The latest “Fast and Furious” movie has earned more money in China than in the United States, and the country is currently gripped with the Indian film “Dangal,” about a father who wants his daughters to become professional wrestlers.
“Chinese people have more money in their pocket and they want to pay to see a different life through cinema,” said Lin Jing, producer of the only Chinese film showing in the official selection at Cannes, “Walking Past the Future.”
Tie-ups came thick and fast at the festival, with Beijing-based Jetsen taking a stake in the thriller “American Made” starring Tom Cruise, while a deal was made to sell the animation franchise “Moomins” for Chinese release.
But there’s a snag: China keeps tight limits on foreign films imported for screening in China, with the annual limit currently set at 34.
Rumors have circulated for months that China is planning to expand the quota. But Jerome Paillard, director of the Cannes Film Market said Hollywood should wait before cracking open the champagne.
It remains to be seen whether China “really has a strategic will to open up,” Paillard said. “We don’t feel for the moment that commercial relations in cinema have really taken off.”
A strategic will to open up
A Cannes speed-dating event between Western producers and companies like Jackie Chan’s Sparkle Roll was, nevertheless, packed, with filmmakers on both sides eager to work together.
China’s growing economic might has meant money going both ways.

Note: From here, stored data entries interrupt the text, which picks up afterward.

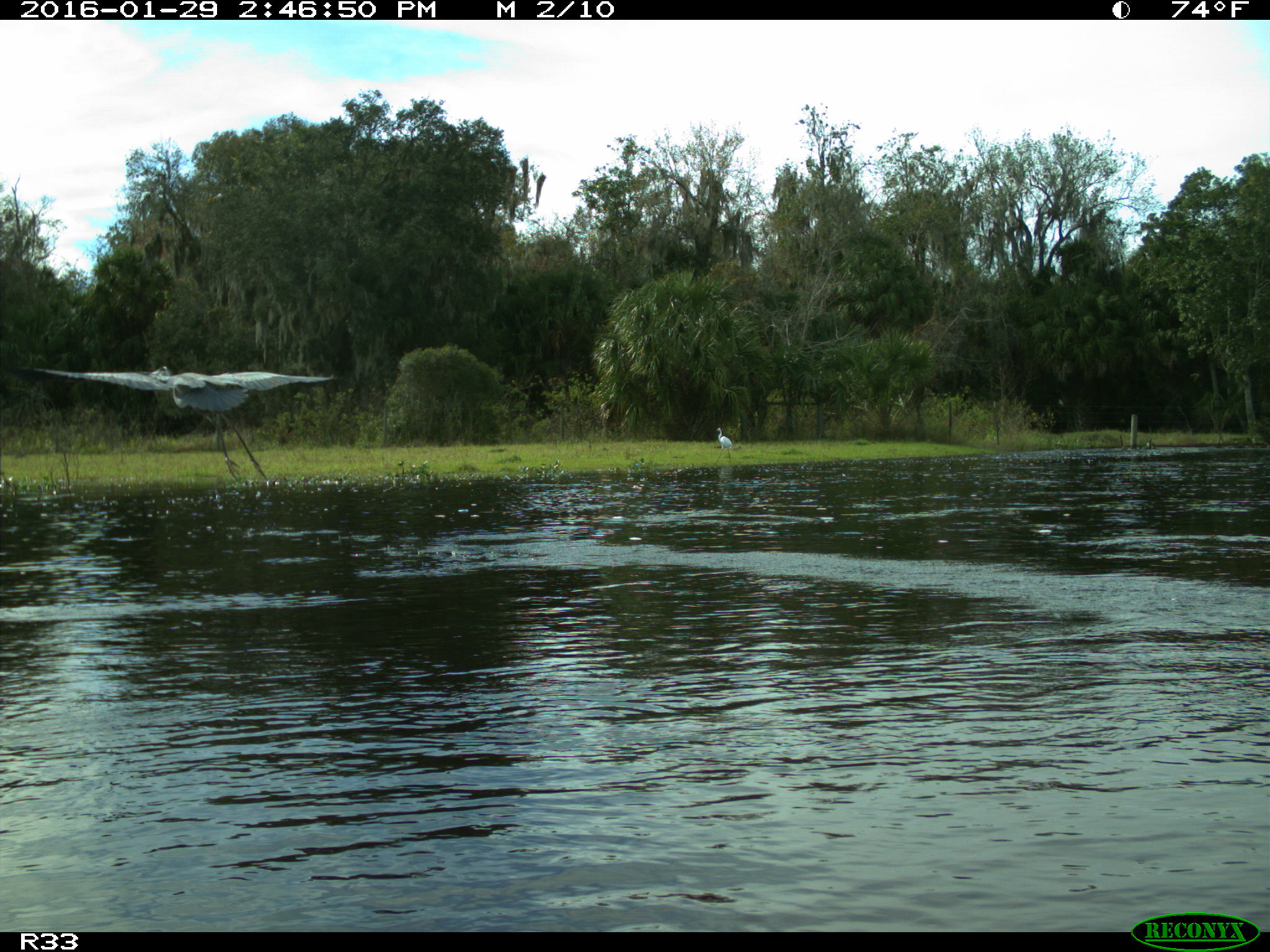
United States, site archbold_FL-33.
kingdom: Animalia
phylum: Chordata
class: Aves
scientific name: Aves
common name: birds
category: unidentified bird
Unidentified bird (birds) (Aves).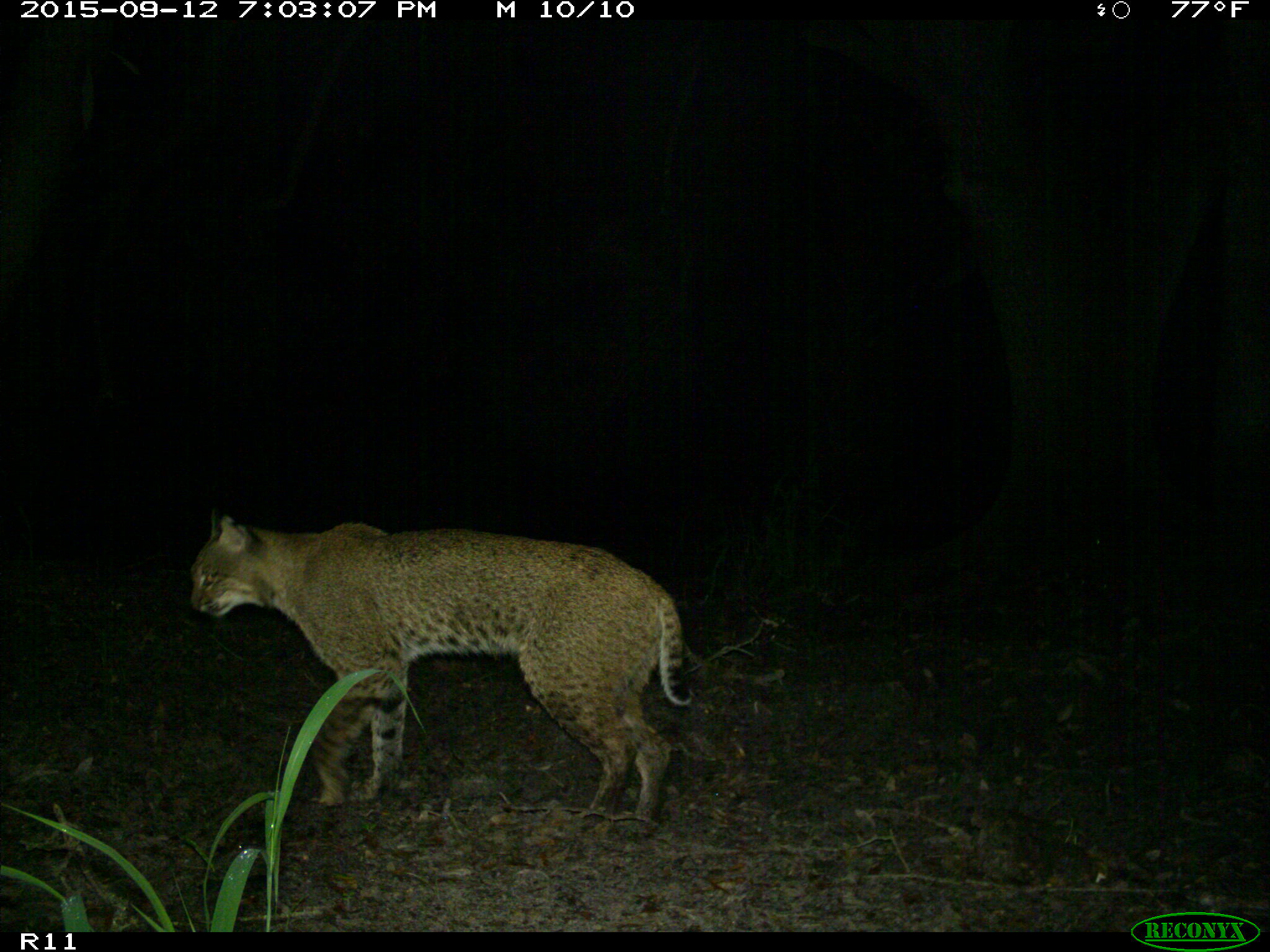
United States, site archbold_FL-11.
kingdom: Animalia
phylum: Chordata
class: Mammalia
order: Carnivora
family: Felidae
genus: Lynx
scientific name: Lynx rufus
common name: bobcat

Chinese entertainment groups have made a string of high-profile investments in Hollywood in recent years, with the Wanda conglomerate paying a record-breaking US$3.5 billion for Legendary Pictures, the maker of “Godzilla,” and Alibaba billionaire Jack Ma buying a stake in Steven Spielberg’s Amblin Partners.
While there’s ample enthusiasm on both sides for co-productions — which under certain circumstances are able to dodge China’s foreign film quotas — producers are also asking why so many such projects have previously failed.
“The Great Wall” starring Matt Damon, a fantasy epic billed as heralding a bright new era of big-budget co-productions, was an epic flop in both countries last year, leading many to conclude it made a fatal error in trying to appeal to audiences in both East and West.
“The ways Chinese tell stories and the way Westerners tell stories is so different,” said Yu-Fai Suen, the Hong Kong-born managing director of Britain’s Pinewood Pictures.
Western movie-goers want a clear story arc, he said, while in China “they’re in your face more, they’re less subtle.”
Cultural differences and the language barrier also create problems.
“To be very frank, most of the producers I know — American producers and Chinese producers — after one experience in co-production, will say to me, ‘Forget it, it’s a nightmare,’” said Yang Ying, director of Movie View, a Chinese magazine and PR agency.
But that hasn’t discouraged the more determined film executives in Cannes eyeing profits in the Middle Kingdom, who said lessons had been learned from previous flops. And for Chinese filmmakers at the world’s biggest festival, there’s hope that their country’s rise to Asian powerhouse will spark more interest in the West for movies reflecting contemporary life in China, beyond the kung fu and action stereotypes.